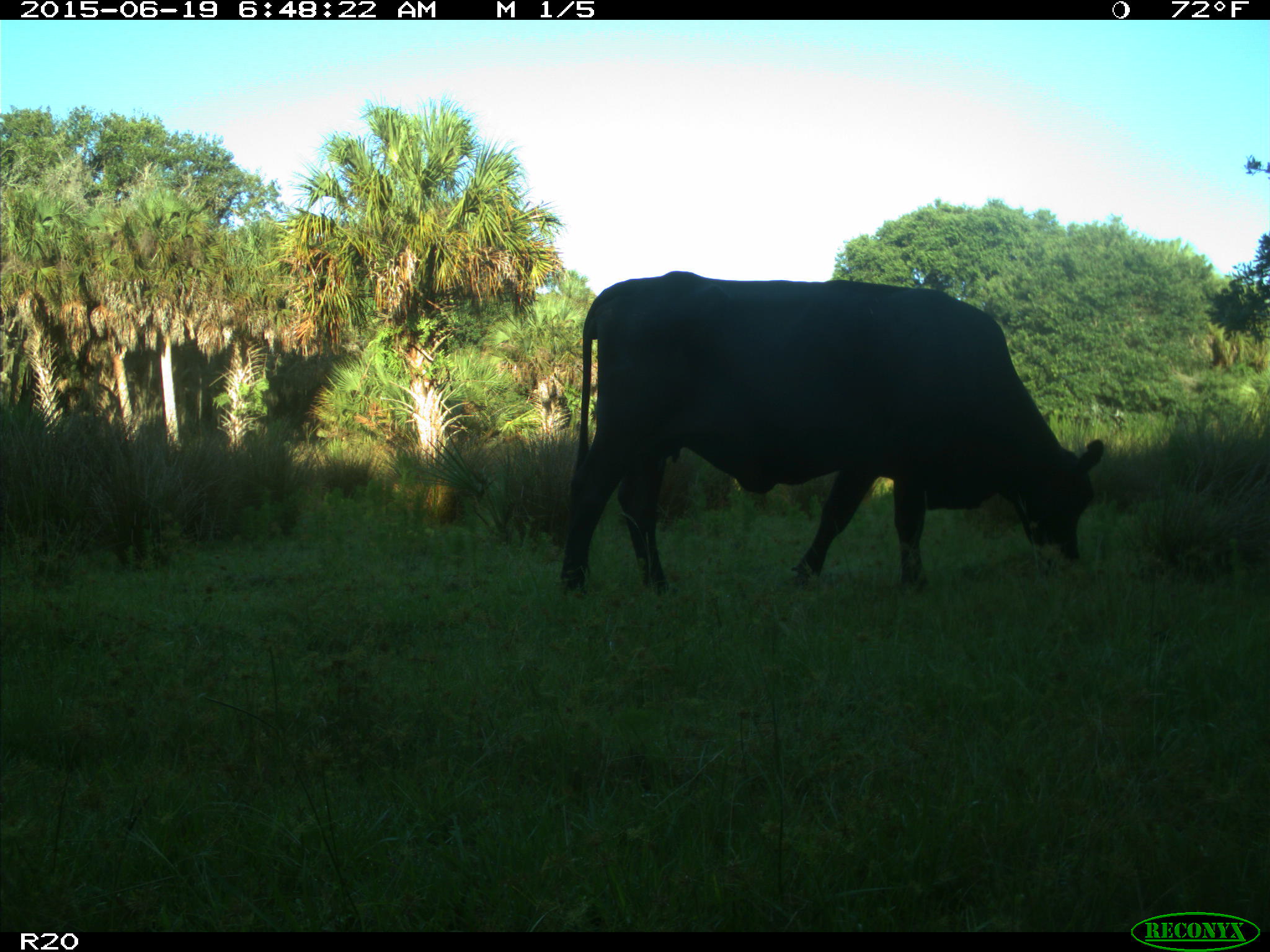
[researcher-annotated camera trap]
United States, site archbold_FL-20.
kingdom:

_EXERCISE DIRECTIONS_: Copy the material exactly. Do not include the pictures.

_SOLUTION_:
[researcher-annotated camera trap]
United States, site archbold_FL-20.
kingdom:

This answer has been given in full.